[CRITIQUE] Cold Skin, de Xavier Gens (sortie DVD)

Le pitch : En 1914, alors que le monde se prépare à l’apocalypse, un jeune homme est débarqué sur une île rocheuse et inhospitalière, près du cercle antarctique. Sa mission : remplacer pour les 12 prochains mois l’officier météorologique qui a mystérieusement disparu. Alors que le bateau s’éloigne, il est loin d’imaginer que de terribles créatures ont déjà pris possession de l’île.
Réalisé par Xavier Gens
Avec David Oakes, Ray Stevenson, Aura Garrido…
Sortie en DVD le 17 juillet 2019
Bonus DVD : Dans les coulisses de Cold Skin (28min) – Entretien exclusif avec Xavier Gens, le réalisateur (35min)

*** Avis partagé sur le site Films-horreur.com ***

Il y a une vie avant Budapest, la comédie potache que Xavier Gens a réalisé en 2018. Le réalisateur du premier Hitman, Frontière(s) ou encore La Horde revient au film de genre avec un film qui n’a malheureusement pas eu de sortie en salle : Cold Skin. Pourtant salué à l’Étrange Festival 2017 et à Gerardmer la même année, le film produit par une maison espagnole a souffert de la (vague) comparaison avec La Forme de l’Eau de Guillermo Del Toro au moment de sa sortie. Et c’est bien dommage, car la seule ressemblance entre Cold Skin et le film oscarisé serait, éventuellement, la présence de créatures aquatiques (sans en révéler trop).

Consigne
Transcrivez fidèlement le passage de la critique de Cold Skin qui va de « Il y a une vie » jusqu'à « en révéler trop). » inclus. Les enregistrements n'ont aucun rapport avec la critique de Cold Skin.

Données sources

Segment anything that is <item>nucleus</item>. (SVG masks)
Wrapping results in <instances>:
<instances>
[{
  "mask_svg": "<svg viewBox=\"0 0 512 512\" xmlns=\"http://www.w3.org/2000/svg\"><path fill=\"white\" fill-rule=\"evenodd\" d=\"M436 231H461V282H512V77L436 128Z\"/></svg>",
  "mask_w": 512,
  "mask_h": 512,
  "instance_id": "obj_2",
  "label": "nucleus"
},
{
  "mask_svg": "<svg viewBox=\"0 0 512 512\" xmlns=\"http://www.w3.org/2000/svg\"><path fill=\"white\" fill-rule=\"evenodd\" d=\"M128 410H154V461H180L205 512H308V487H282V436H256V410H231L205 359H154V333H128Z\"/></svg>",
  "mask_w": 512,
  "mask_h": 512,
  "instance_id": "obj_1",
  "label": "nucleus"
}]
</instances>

Zone de réponse
Il y a une vie avant Budapest, la comédie potache que Xavier Gens a réalisé en 2018. Le réalisateur du premier Hitman, Frontière(s) ou encore La Horde revient au film de genre avec un film qui n’a malheureusement pas eu de sortie en salle : Cold Skin. Pourtant salué à l’Étrange Festival 2017 et à Gerardmer la même année, le film produit par une maison espagnole a souffert de la (vague) comparaison avec La Forme de l’Eau de Guillermo Del Toro au moment de sa sortie. Et c’est bien dommage, car la seule ressemblance entre Cold Skin et le film oscarisé serait, éventuellement, la présence de créatures aquatiques (sans en révéler trop).